English phrases | Russian phrases | Turkish phrases
Translate.vc / Turkish → English / [ S ] / Sinirlenmeyin

Sinirlenmeyin translate English

103 parallel translation
- Şimdi, sinirlenmeyin, kaptan...
- Oh, now, don't get sore, skipper.
Sinirlenmeyin bakalım.
Now, don't lose your temper.
Böyle ufak bir şey için sinirlenmeyin.
Now, don't get sore over a little thing like that.
Sinirlenmeyin.
Don't get nervous.
Sinirlenmeyin.
Just take it easy.
- Sinirlenmeyin bakalım.
Don't get in a state.
Sinirlenmeyin, Yevdokiya Ivanovna.
Don't be nervous, Yevdokiya lvanovna.
Sinirlenmeyin.
Don't upset yourself.
Sinirlenmeyin.
Don't get stressed.
Tatlı azizem, kabalığımı bağışlayın, ne olur sinirlenmeyin.
Sweet saint, for charity, be not so cursed.
Lütfen benim yüzümden sinirlenmeyin.
Please don't put yourself out for me.
Sinirlenmeyin.
Don't be nervous
Lütfen sinirlenmeyin.
Don't get upset.
Sinirlenmeyin, lütfen!
Don't get upset!
Sinirlenmeyin Bayan Kratochvilova.
Don't get excited, Mrs. Kratochvilova.
Sinirlenmeyin Bayan Kratochvilova!
Don't get excited, Mrs. Kratochvilova!
Lütfen sinirlenmeyin.
Please don't be angry.
Kaybedince sinirlenmeyin.
I hate a sore loser.
Sinirlenmeyin.
Take it easy.
O kadar sinirlenmeyin canım.
There's no reason to be so nervous.
Sinirlenmeyin, lütfen!
Don't get emotional, please!
Mr. Spak, siz Volkanlıların üstün bir tür olduğunuzu kabul ediyoruz, sinirlenmeyin.
Mr. Spock, please don't be upset.
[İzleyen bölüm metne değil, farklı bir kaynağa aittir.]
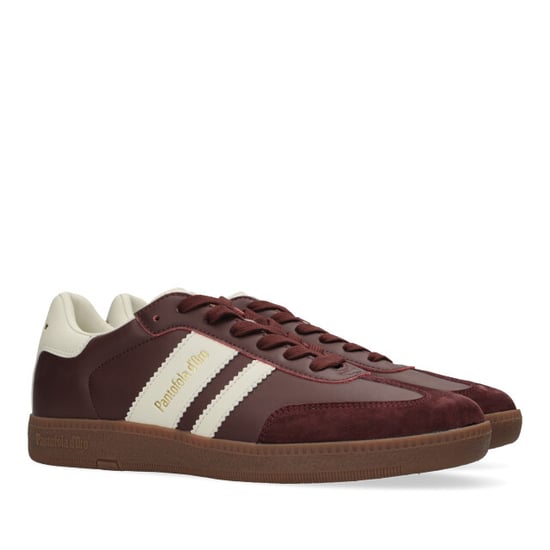 Pantofola d'Oro Ballare sneaker - Image 5
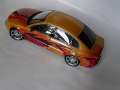 passat-3bg-airbrush-10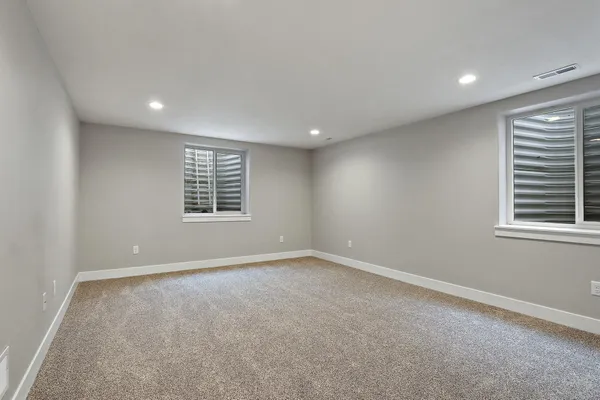 $684,900 | 4675 98th Street, Pleasant Prairie, WI 53158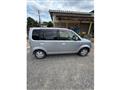 2012 Mitsubishi eK Wagon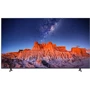Телевізор LG 75UQ801C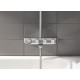 Душевая стойка Grohe Euphoria SmartControl 260 Mono 26510000 с термостатом, хром, штанга 159 см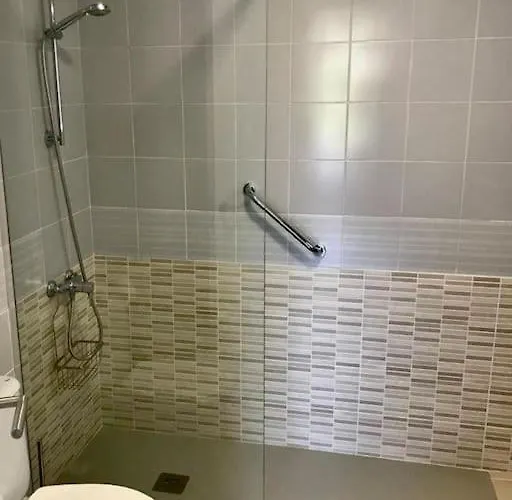 Tatil Evi Viva La Vida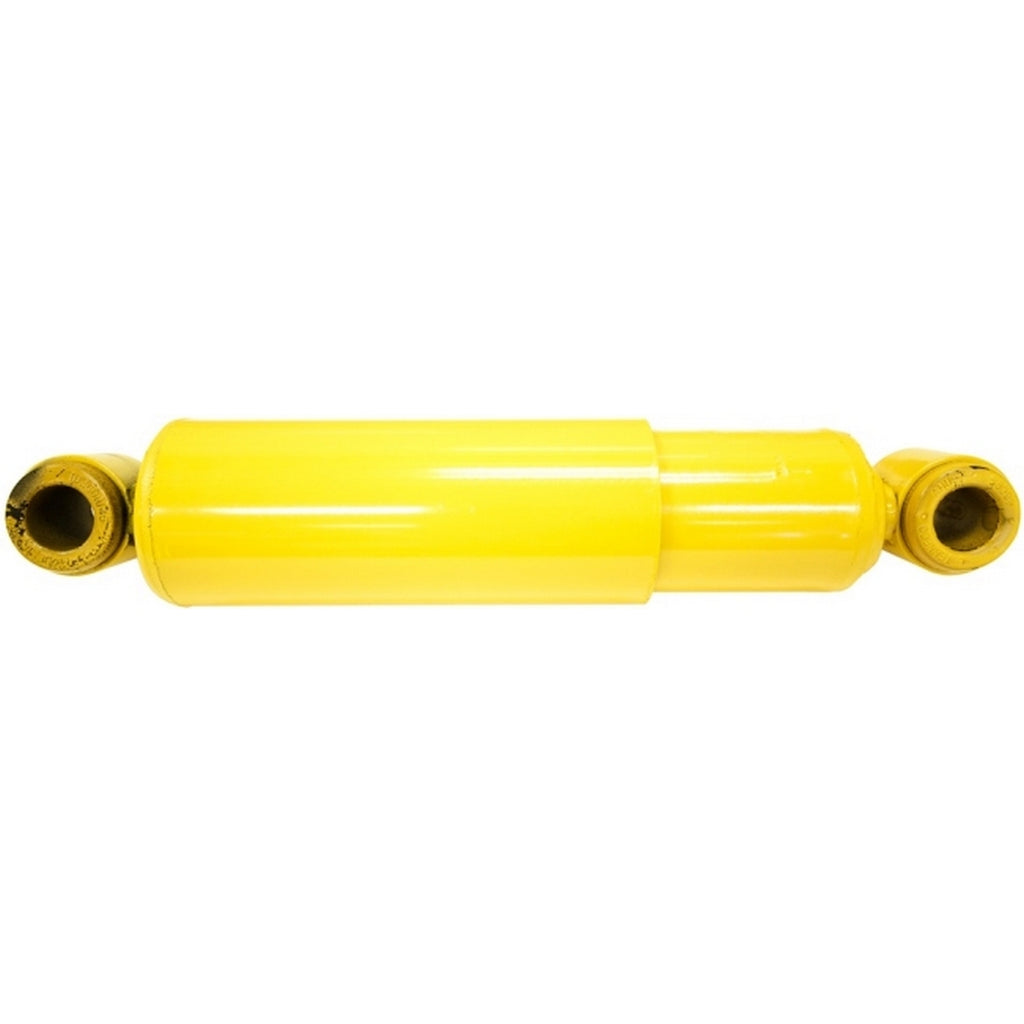 Amortiguador HD Monroe Magnum MONROE 74028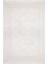 Luxess Valeria 1074 Krem Halı Kilim Kaymaz Taban Yıkanabilir Salon Mutfak Kesme Yolluk 1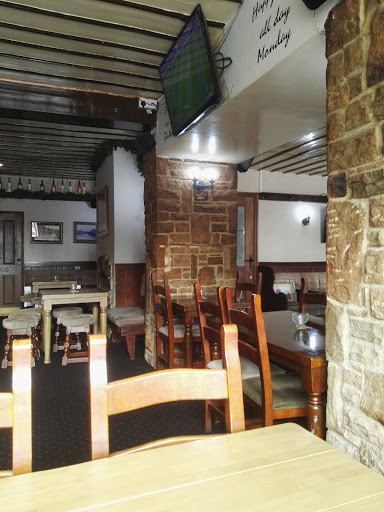 Küçük Resim 1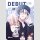 Debut or Die Bd. 3 [Webtoon]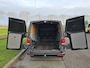Volkswagen Transporter 2.0 TDI L2 BULLI LED ACC NAP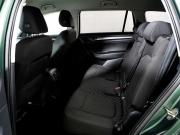 Skoda Kodiaq I Санкт-Петербург  - изображение 42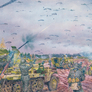 Dněpr 1943 2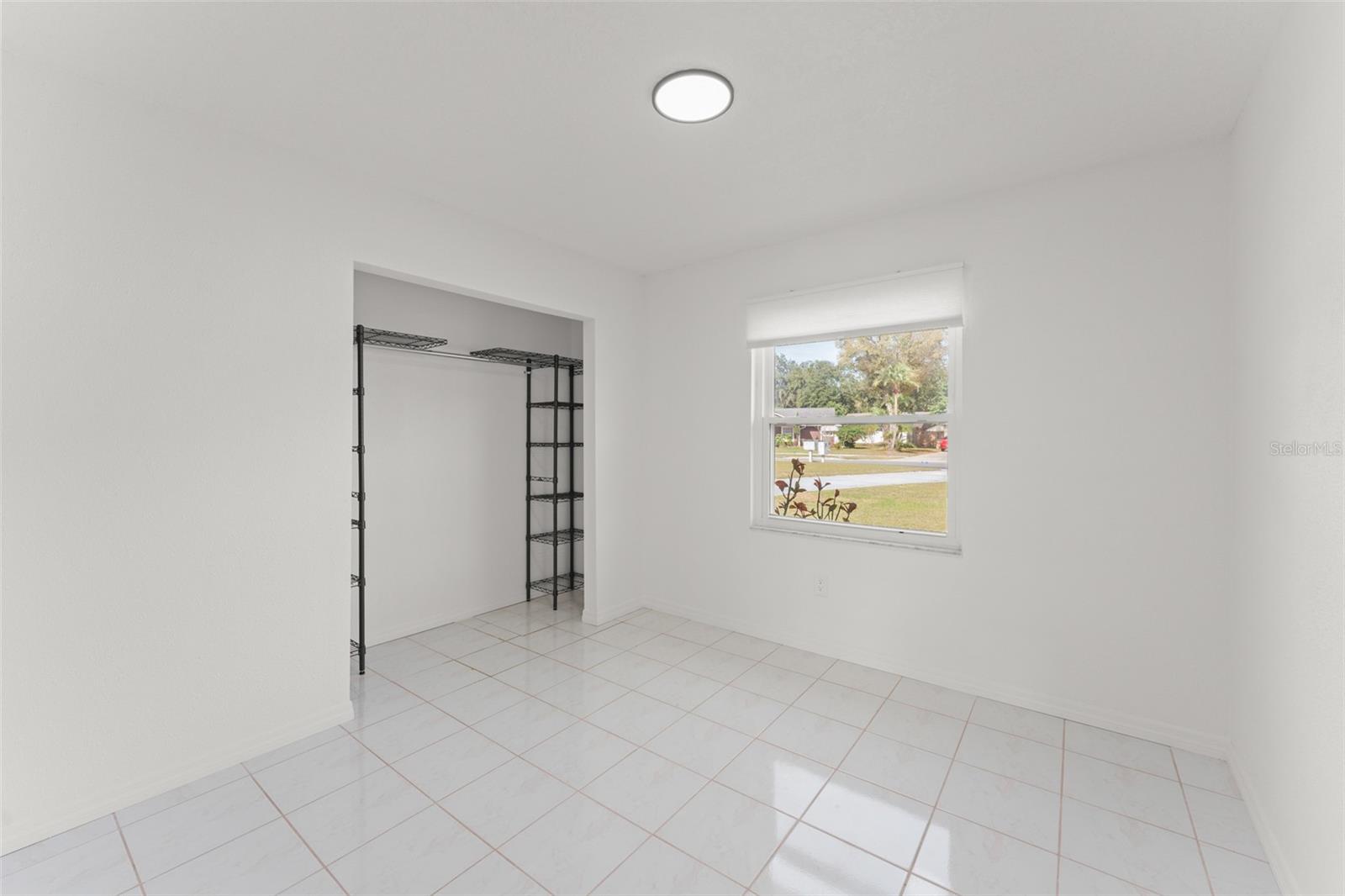 4140 BERGAMONT Ct KISSIMMEE, FL 34746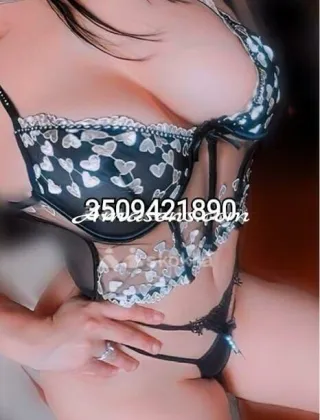 9 - Angela Escort Barletta-Andria-Trani - 3509421890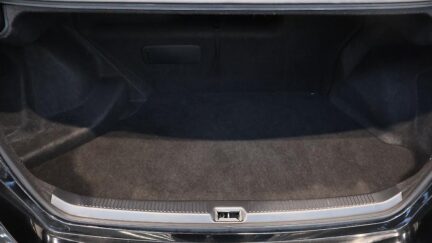 Toyota Sai G Model with Cruise image 315740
We appreciate that you vulcans are superior species.
Lütfen sinirlenmeyin.
You won't get mad?
- Sinirlenmeyin.
- Don't get angry.
- Ama sen Ninuccio değilsin? - Sinirlenmeyin.
But you're not Ninuzzo!
Lütfen sinirlenmeyin, efendim.
Please, don't fly off the handle, sir.
Bu kadar sinirlenmeyin.
- Don't be so nervous.
- Ulan ben sana gösteririm! Aman beyefendi, bu kadar sinirlenmeyin.
OK, come with me!
Sinirlenmeyin.
You knew I was looking for it.
Sinirlenmeyin.
Don't get upset.
Sinirlenmeyin!
Don't be nervous.
Lütfen sinirlenmeyin.
Please don't do that.
Ama sinirlenmeyin lütfen...
Don't be angry.
Sinirlenmeyin.
Don't get sore.
Aşk mektubumu okurken sinirlenmeyin.
Don't get annoyed reading my love letter.
- Hayır, sinirlenmeyin lütfen.
- No, don't worry.
Yarına konsantre olun ve bu gece sinirlenmeyin.
Concentrate on tomorrow... and don't be nervous tonight.
Lütfen sinirlenmeyin.
Please don't get nervous.
Hayır, hayır. Lütfen, sinirlenmeyin.
No, no, please, don't hyperventilate.
Üçüncü kardeş, sinirlenmeyin.
Third sister, don't be angry.
Sinirlenmeyin.
No hard feelings!
Senin gibilerin etrafta dolaşmasına nasıl izin veriyorlar! ? - Lütfen, sinirlenmeyin.
How do they let people like you walk around?
Sinirlenmeyin.
Don't be angry.
Tamam, ama, lütfen sinirlenmeyin.
Okay, but please don't get too huffy.
Sinirlenmeyin efendim, lütfen!
Don't get cross, sir. Please!
Efendi Wang, sinirlenmeyin!
Master Wang!
- Sinirlenmeyin. Araştıracağımı söyledim.
I said I would enquire.
Hadi, lütfen Çocuklar sinirlenmeyin.
Come on, please - please you guys, don't - don't be mad.
General, sinirlenmeyin.
General, don't be upset.
Sinirlenmeyin.
Let's take it easy.
Sİnirlenmeyin bayım, bu şekilde daha iyi olacak.
Don't fret, mister, it's better this way.